Donors are not ignorant of these problems, but have had few alternatives. If laboratories are to be able to perform modern diagnostic procedures such as polymerase chain reaction (PCR)—critical for diagnosing pathogens such as Ebola—they must have modern diagnostic equipment, regardless of whether the equipment available for purchase is suited for developing country contexts.
But as previously argued in this space, the maker movement offers new approaches to the gear that underpins so much of modern life. With its culture of openness and hands-off learning, and a suite of innovative tools and techniques for small scale production, the maker movement is enabling non-specialists to design and build some quite sophisticated machines, and in quantities that defy economic constraints that have shaped the logic of manufacturing since the days of Henry Ford—logic that has been especially unkind to the developing world.
To take advantage of the opportunities afforded by this shift, DAI has launched the DAI Maker Lab to experiment with ways to integrate the maker approach into its international development work. One of the lines of that experimentation is with open source alternatives to traditional development equipment transfers. That is why the Maker Lab’s first demonstration project was building a PCR machine from an open source design called OpenPCR.
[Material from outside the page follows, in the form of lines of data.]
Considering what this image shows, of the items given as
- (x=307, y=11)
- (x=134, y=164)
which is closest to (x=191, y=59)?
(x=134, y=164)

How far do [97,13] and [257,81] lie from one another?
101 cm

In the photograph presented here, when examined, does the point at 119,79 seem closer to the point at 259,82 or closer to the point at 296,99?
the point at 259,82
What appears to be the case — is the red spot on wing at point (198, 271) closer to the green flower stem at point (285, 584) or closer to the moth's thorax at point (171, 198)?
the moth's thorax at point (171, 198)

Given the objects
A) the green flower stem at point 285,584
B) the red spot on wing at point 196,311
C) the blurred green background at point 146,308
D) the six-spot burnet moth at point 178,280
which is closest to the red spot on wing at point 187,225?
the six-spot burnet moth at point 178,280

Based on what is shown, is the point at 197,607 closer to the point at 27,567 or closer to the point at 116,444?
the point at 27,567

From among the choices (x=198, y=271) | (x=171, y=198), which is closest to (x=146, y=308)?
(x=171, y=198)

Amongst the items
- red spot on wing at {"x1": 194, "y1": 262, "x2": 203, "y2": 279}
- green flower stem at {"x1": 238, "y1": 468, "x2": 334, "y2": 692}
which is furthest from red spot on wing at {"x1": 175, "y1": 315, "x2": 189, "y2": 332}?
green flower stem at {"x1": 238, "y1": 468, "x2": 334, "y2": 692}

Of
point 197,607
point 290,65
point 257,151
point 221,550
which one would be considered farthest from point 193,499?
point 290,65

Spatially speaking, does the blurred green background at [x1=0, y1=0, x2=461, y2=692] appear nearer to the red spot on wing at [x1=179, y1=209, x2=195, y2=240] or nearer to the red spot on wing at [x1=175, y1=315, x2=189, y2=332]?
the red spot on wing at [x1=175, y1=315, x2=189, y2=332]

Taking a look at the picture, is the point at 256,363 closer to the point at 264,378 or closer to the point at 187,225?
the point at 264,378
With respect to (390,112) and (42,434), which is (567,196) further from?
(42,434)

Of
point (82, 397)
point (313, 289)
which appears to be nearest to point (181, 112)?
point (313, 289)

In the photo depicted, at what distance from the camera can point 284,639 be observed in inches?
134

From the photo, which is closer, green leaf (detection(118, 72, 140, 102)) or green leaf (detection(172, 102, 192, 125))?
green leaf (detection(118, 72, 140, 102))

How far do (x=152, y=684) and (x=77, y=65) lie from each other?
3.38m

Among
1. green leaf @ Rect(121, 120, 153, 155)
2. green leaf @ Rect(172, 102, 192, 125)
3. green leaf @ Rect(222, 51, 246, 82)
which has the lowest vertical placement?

OpenPCR is a thermocycler, a machine that heats and cools a sample and reagent solution at the precisely regulated intervals necessary to catalyse a reaction that replicates the sample’s DNA so that it can be probed and manipulated with laboratory techniques. Developed by Josh Perfetto and Tito Jankowski with input from a vibrant community of interested makers, OpenPCR can be built from less than $600 worth of mostly off-the-shelf parts.
OpenPCR’s low price tag is nice, but the real appeal for developing country environments is the open source design from readily available parts. Because OpenPCR is designed to be built by the user, the user ought to have the confidence to open it up to fix it should something go wrong. Should the power supply prove inadequate, it is easily replaced—you could even scavenge one from a junked desktop computer. (The DAI Maker Lab plans to experiment with running its OpenPCR from a car battery—a viable prospect in principle.) The heat sink is readily available from a well-stocked computer shop. The few custom parts are easily fabricated, and the design files needed to do so are freely available. And support is just as available to the user in Lagos as it is to the user in Los Angeles, through the OpenPCR online community.
In a development assistance context, such open source hardware alternatives offer significant advantages over standard equipment procurements. The labs that get the parts, tools, guidance, and references to build an OpenPCR own that machine in a more complete way than they could ever own an expensive proprietary model. The maintenance and repair of the machine—and extension of its capabilities—are not hostage to a manufacturer’s revenue stream. The principles of its construction and use are well documented online.
It’s a model whose sustainability is proportional to the ingenuity of its users. And ingenuity is something the developing world has in abundance.